From the Emirates Business 24/7 magazine
By Insead Knowledge on Sunday, December 27, 2009
A new global currency should replace the US dollar as the international reserve currency, as the long-term deterioration of America's economy and the greenback is fuelling a "currency-regime crisis", says Martin Wolf, associate editor and chief economics commentator of the Financial Times.
Wolf, who has honorary doctorates from three universities, bases his argument in part on the Triffin dilemma, an economic paradox named after economist Robert Triffin. The paradox shows that the US dollar's role as a global reserve currency leads to a conflict between US national monetary policy and global monetary policy. It also points to fundamental imbalances in the balance of payments, particularly in the US current account.

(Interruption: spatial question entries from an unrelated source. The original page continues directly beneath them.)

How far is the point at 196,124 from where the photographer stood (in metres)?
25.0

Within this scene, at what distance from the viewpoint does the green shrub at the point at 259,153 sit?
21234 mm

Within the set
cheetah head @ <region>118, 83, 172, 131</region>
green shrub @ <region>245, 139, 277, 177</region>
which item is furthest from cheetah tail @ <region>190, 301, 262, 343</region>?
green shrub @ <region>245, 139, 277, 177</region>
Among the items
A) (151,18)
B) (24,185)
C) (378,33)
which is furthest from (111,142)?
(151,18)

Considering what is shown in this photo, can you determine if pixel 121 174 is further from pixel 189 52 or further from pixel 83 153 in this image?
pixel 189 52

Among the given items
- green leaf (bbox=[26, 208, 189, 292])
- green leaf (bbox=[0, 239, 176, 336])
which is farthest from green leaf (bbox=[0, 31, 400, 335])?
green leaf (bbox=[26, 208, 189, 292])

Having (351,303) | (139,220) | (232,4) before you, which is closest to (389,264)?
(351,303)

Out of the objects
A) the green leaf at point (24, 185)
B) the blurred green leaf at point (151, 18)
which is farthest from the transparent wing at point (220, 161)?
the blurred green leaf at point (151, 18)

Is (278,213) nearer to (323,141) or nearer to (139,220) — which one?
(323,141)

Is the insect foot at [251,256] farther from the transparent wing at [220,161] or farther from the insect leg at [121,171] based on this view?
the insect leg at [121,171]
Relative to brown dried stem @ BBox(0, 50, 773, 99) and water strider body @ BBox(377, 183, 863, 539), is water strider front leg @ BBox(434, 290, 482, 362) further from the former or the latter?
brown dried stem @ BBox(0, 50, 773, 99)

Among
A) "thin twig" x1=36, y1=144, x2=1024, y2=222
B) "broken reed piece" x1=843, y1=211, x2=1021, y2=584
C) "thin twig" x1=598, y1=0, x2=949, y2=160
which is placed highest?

Speaking at an event organised by the Singapore Institute of International Affairs, Wolf said Triffin believed that the host nation of a global reserve currency will inevitably run up a huge current account deficit that would consequently undermine the credibility of its currency and adversely impact the global economy. "You can't have an open globalised economy that relies for its ultimate liquidity on the currency of one country. That was his [Triffin's] argument. And, therefore, he said the Bretton Woods system would break, which it did. And exactly the same thing happened with Bretton Woods II, which is the system of pegging.
"So I agree with this. And I'm absolutely convinced now, in a way that I was not three or four years ago, that we cannot continue with a genuinely global economy which relies on national money, and that's not sold by just adding another couple (of currencies). It actually means having a global money."

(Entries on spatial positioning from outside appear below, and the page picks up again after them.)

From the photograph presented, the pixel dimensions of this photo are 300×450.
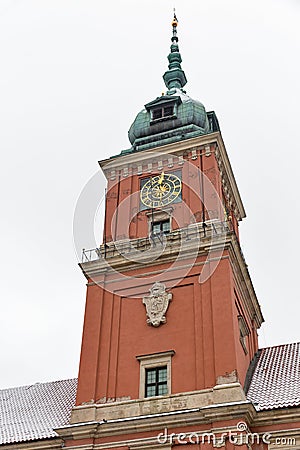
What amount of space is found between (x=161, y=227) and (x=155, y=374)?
21.0ft

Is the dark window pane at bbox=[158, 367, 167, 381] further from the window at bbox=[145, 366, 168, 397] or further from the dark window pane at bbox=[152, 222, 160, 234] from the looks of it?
the dark window pane at bbox=[152, 222, 160, 234]

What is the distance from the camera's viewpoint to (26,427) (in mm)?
23516

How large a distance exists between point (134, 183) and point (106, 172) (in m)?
1.64

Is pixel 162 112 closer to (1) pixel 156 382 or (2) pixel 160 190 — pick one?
(2) pixel 160 190

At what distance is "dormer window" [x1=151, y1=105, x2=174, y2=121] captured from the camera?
30047 millimetres

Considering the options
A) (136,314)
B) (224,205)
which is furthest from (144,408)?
(224,205)

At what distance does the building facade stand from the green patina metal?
14cm


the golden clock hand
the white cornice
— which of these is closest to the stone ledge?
the golden clock hand

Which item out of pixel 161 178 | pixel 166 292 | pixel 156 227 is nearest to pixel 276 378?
pixel 166 292

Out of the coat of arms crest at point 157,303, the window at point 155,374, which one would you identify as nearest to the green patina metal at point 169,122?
the coat of arms crest at point 157,303

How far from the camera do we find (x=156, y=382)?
2117cm

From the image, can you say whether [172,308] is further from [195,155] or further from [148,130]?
[148,130]

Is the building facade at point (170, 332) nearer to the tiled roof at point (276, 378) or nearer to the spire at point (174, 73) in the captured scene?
the tiled roof at point (276, 378)

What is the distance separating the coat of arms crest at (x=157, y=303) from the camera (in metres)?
22.3
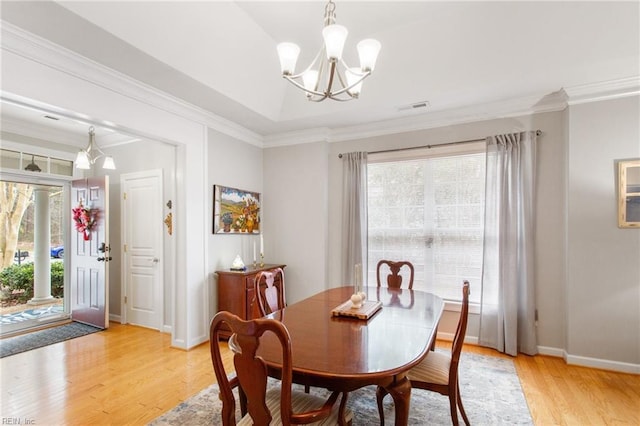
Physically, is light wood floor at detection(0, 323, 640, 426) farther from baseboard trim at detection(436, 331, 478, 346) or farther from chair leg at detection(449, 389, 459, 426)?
chair leg at detection(449, 389, 459, 426)

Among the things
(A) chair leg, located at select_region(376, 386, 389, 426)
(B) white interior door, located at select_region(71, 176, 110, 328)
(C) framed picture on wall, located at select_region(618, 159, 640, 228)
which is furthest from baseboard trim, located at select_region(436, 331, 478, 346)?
(B) white interior door, located at select_region(71, 176, 110, 328)

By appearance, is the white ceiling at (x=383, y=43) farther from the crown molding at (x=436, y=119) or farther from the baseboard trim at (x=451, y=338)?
the baseboard trim at (x=451, y=338)

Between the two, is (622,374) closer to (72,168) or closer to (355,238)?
(355,238)

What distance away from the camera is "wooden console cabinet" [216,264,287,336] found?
366cm

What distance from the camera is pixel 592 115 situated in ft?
10.1

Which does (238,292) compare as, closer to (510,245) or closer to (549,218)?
(510,245)

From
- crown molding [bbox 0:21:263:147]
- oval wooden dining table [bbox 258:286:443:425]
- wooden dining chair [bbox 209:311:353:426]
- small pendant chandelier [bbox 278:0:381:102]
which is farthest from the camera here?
crown molding [bbox 0:21:263:147]

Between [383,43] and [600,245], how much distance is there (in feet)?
9.37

Indeed, Wolf said he's in complete agreement with China's Central Bank Governor Zhou Xiaochuan, who has argued for a new global currency "most credibly and convincingly".
"On the dollar, there is nothing to support this currency except the Chinese government and a few other governments that are prepared to buy it," said Wolf. "Anybody can look at the arithmetic of the fiscal deficit, the monetary policy, the external balance, which has improved but largely because of the recession, the dollar is not adequately supported." The US currently has a national debt in excess of $12 trillion (Dh44trn) or almost $40,000 per citizen, with a debt to GDP ratio of more than 85 per cent. In the July-September quarter, the US current account deficit rose sharply by 10.3 per cent from the previous quarter to $108bn. In the past year, the US dollar index, which measures the performance of the greenback against a basket of currencies, has also fallen significantly.